A PROFESSOR who led the way at Porton Down’s Centre for Applied Microbiology and Research has died at the age of 81.

Peter Sutton became the first director of the Public Health Laboratory Service Centre for Applied Microbiology and Research (CAMR) in 1978, a position he held until his retirement in 1992.

Under his leadership CAMR’s new programme of research thrived, ranging from work on special pathogens, development of vaccines, biotechnology and manufacture of diagnostic and therapeutic substances.

CAMR’s commercial potential, including vaccine production, was identified and a new production centre allowed it to produce medicinal products such as human growth hormone and the scaling up of inactivated HIV for use in AIDS diagnostic kits.

Prof Sutton contributed to various research programmes and published jointly with several colleagues.

As a pathologist of the premolecular era, he was fascinated by the biology of cancer, publishing a book and papers on the subject.

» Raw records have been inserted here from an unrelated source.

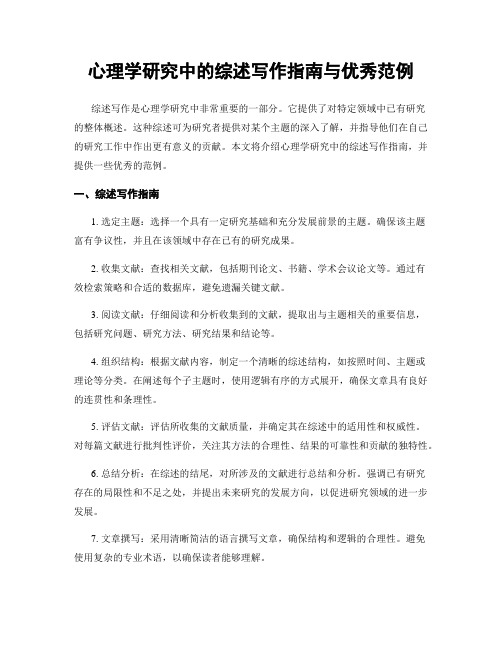 心理学研究中的综述写作指南与优秀范例

综述写作是心理学研究中非常重要的一部分。它提供了对特定领域中已有研究的整体概述。这种综述可为研究者提供对某个主题的深入了解，并指导他们在自己的研究工作中作出更有意义的贡献。本文将介绍心理学研究中的综述写作指南，并提供一些优秀的范例。

一、综述写作指南

1. 选定主题：选择一个具有一定研究基础和充分发展前景的主题。确保该主题富有争议性，并且在该领域中存在已有的研究成果。

2. 收集文献：查找相关文献，包括期刊论文、书籍、学术会议论文等。通过有效检索策略和合适的数据库，避免遗漏关键文献。

3. 阅读文献：仔细阅读和分析收集到的文献，提取出与主题相关的重要信息，包括研究问题、研究方法、研究结果和结论等。

4. 组织结构：根据文献内容，制定一个清晰的综述结构，如按照时间、主题或理论等分类。在阐述每个子主题时，使用逻辑有序的方式展开，确保文章具有良好的连贯性和条理性。

5. 评估文献：评估所收集的文献质量，并确定其在综述中的适用性和权威性。对每篇文献进行批判性评价，关注其方法的合理性、结果的可靠性和贡献的独特性。

6. 总结分析：在综述的结尾，对所涉及的文献进行总结和分析。强调已有研究存在的局限性和不足之处，并提出未来研究的发展方向，以促进研究领域的进一步发展。

7. 文章撰写：采用清晰简洁的语言撰写文章，确保结构和逻辑的合理性。避免使用复杂的专业术语，以确保读者能够理解。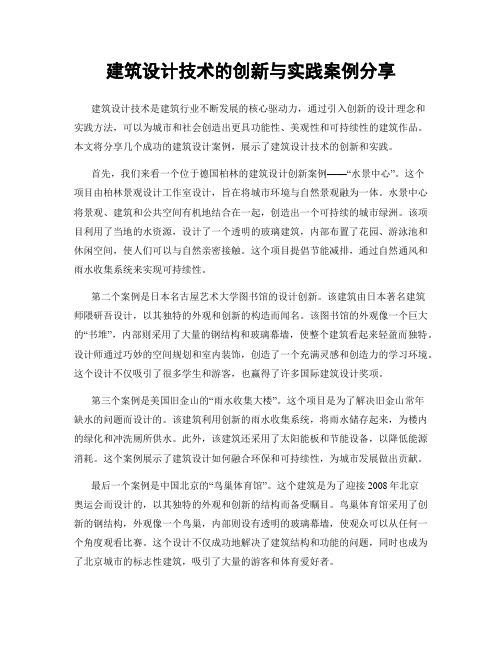 建筑设计技术的创新与实践案例分享

建筑设计技术是建筑行业不断发展的核心驱动力，通过引入创新的设计理念和实践方法，可以为城市和社会创造出更具功能性、美观性和可持续性的建筑作品。本文将分享几个成功的建筑设计案例，展示了建筑设计技术的创新和实践。

首先，我们来看一个位于德国柏林的建筑设计创新案例——“水景中心”。这个项目由柏林景观设计工作室设计，旨在将城市环境与自然景观融为一体。水景中心将景观、建筑和公共空间有机地结合在一起，创造出一个可持续的城市绿洲。该项目利用了当地的水资源，设计了一个透明的玻璃建筑，内部布置了花园、游泳池和休闲空间，使人们可以与自然亲密接触。这个项目提倡节能减排，通过自然通风和雨水收集系统来实现可持续性。

第二个案例是日本名古屋艺术大学图书馆的设计创新。该建筑由日本著名建筑师隈研吾设计，以其独特的外观和创新的构造而闻名。该图书馆的外观像一个巨大的“书堆”，内部则采用了大量的钢结构和玻璃幕墙，使整个建筑看起来轻盈而独特。设计师通过巧妙的空间规划和室内装饰，创造了一个充满灵感和创造力的学习环境。这个设计不仅吸引了很多学生和游客，也赢得了许多国际建筑设计奖项。

第三个案例是美国旧金山的“雨水收集大楼”。这个项目是为了解决旧金山常年缺水的问题而设计的。该建筑利用创新的雨水收集系统，将雨水储存起来，为楼内的绿化和冲洗厕所供水。此外，该建筑还采用了太阳能板和节能设备，以降低能源消耗。这个案例展示了建筑设计如何融合环保和可持续性，为城市发展做出贡献。

最后一个案例是中国北京的“鸟巢体育馆”。这个建筑是为了迎接2008年北京奥运会而设计的，以其独特的外观和创新的结构而备受瞩目。鸟巢体育馆采用了创新的钢结构，外观像一个鸟巢，内部则设有透明的玻璃幕墙，使观众可以从任何一个角度观看比赛。这个设计不仅成功地解决了建筑结构和功能的问题，同时也成为了北京城市的标志性建筑，吸引了大量的游客和体育爱好者。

While director of CAMR he began a long association with the then Salisbury Cancer Committee, which became part of Cancer Research UK in 2002.

The committee frequently visited CAMR to see and hear about cancer research, and on retirement Prof Sutton became a committee vice-president and later a patron.

He also played a pivotal role in successfully establishing Hope, the Salisbury Branch of the Wessex Medical Trust, which supports early career researchers.

He was a visiting professor at University College London, where he was previously a student of medicine, and an elected Fellow of University College.

Prof Sutton was born in 1932, the eldest son of Sir Graham and Lady Doris Sutton. He went to Bishop Wordsworth’s School in Salisbury and Wrekin College in Wellington before going on to university.

He went on to become Reader in pathology and an honorary consultant at University College Hospital Medical School.

Colleagues say he was a superb diagnostic surgical pathologist and an outstanding teacher with an impish sense of humour and lack of pomposity.

He was an influential and caring mentor to trainee pathologists, many of whom went on to have distinguished academic careers.

Throughout his life he pursued a great love of music, literature and philosophy.

Prof Sutton died on February 10 and is survived by his wife Helen, four children and eight grandchildren.